Documenta’s question of “how do we work together?” has pressing relevance here, even if, or perhaps especially if, we are failing at answering it. In our interview, Yazan Khalili emphasised that “trust is based on disagreements rather than agreements”—a bit of wisdom that takes into account the necessarily slow process of dialogue. Though QofF do work comfortably in the international art world, for documenta fifteen, they have chosen to highlight what it means to make art locally in Palestine. To this end they curated the work of a collective of primarily local painters, narrated their history of funding, as well introduced the latest phase in a project for a supplementary economy mediated by the blockchain. The work shows that working locally is risky—the work does not always transfer to other contexts and aspects of it might prove myopic when showecased on a larger stage. In this interview I want to embrace Khalili’s notion of trust-building and use a moment of controversy to converse rather than to cut off dialogue. Here I talk to Yazan Khalili in Amsterdam and fellow QofF member and community organiser Amany Khalifa in Jerusalem.
Dagmara Genda: When I read the Eltiqa Collective’s story of funding, I was struck at how banal it is. It is a story of grants, tax difficulties, donations, etc.—everything that so many artists I know experience. So why show Eltiqa in this context?
Yazan Khalili: We wanted to show how this collective has managed to work for more than 20 years without becoming an NGO. Palestine in the last 30 years has been re-engineered to become totally dependent on international funding and the donor economy. This means that most organisations cannot receive funds without becoming an NGO. The drawbacks of NGOs is the expensive bureaucracy: the administration, the salaries, the dependence on international funds.

- Short exercise 1
In the interview about documenta fifteen, what does Yazan Khalili say trust is based on?
- Short exercise 2
Extend the interview about documenta fifteen and the Eltiqa Collective from the point where it stops, keeping its question-and-answer format.
The material after this text has nothing to do with it.

- Source material

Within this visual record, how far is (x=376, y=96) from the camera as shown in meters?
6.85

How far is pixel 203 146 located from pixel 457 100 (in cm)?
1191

- Exercise output 1
Disagreements rather than agreements.

- Exercise output 2
We also wanted to look at cultural practice as itself a resource that does not necessarily need financial support to exist. In this sense we are looking at Eltiqa’s workshops, how they make space for younger artists in a place like Gaza, which is a very extreme space in this world. So we were not only inviting them on their artistic work, that too, but also based on the structures that support the production of that work.
Amany Khalifa: Once you enter the domain of NGOs, you have to transform your practice as an artist or cultural practitioner. You lose the aspect of working together and instead are working for an audience and that audience is the external entity implementing its projects through very rigid structures.
DG: The collective has often bemoaned the fact that their work is considered through a political lens rather than for what it is: art. Do you know how they feel about your presentation of their practice through the lens of funding?
YK: I cannot answer this question on their behalf, though I think the media is generally interested in neither our research nor Eltiqa’s work. They reduce the project through the lens of one work, ‘Guernica Gaza.’ This means they are not even looking at the artwork nor engaging with it aesthetically or conceptually. Along similar lines our project is discussed only through the racist attacks and accusations of anti-semitism rather than the two and a half years of intensive work on economic structures, production of art, sharing resources, and the production of children’s books.
What is important for us is when you said you read the text on Eltiqa’s funding strategies, and you saw connections to your own experience as an artist. When we are looking at Palestine, we are simultaneously looking at Germany and elsewhere. Yet we are treated as if we come from Mars or Neptune. In the end, we also want to speak and show aspects of our culture and daily life, not just to be seen in the context of the Israeli-Palestine conflict.
AK: We are rendered invisible except in the context of Israel-Palestine. We are not seen as active subjects outside of this conflict.
YK: It is as if we have no knowledge to offer. We are only allowed to learn.
DG: Can you talk a bit about the alternative economy you are proposing in your project for documenta fifteen?
YK: We have been working on this project before documenta. Dayra is the name for the blockchain technology project we are producing, but do not think of it as a currency or a coin—we are avoiding financial language. It is a medium through which exchange can take place, by minting and measuring communal resources.
It aims to create a supplementary economy that helps art and cultural practices to become independent, by becoming dependent on communal resources— equipment, space, knowledge, land, time—rather than state or international funding or philanthropy. The blockchain allows these resources to be measured and exchanged.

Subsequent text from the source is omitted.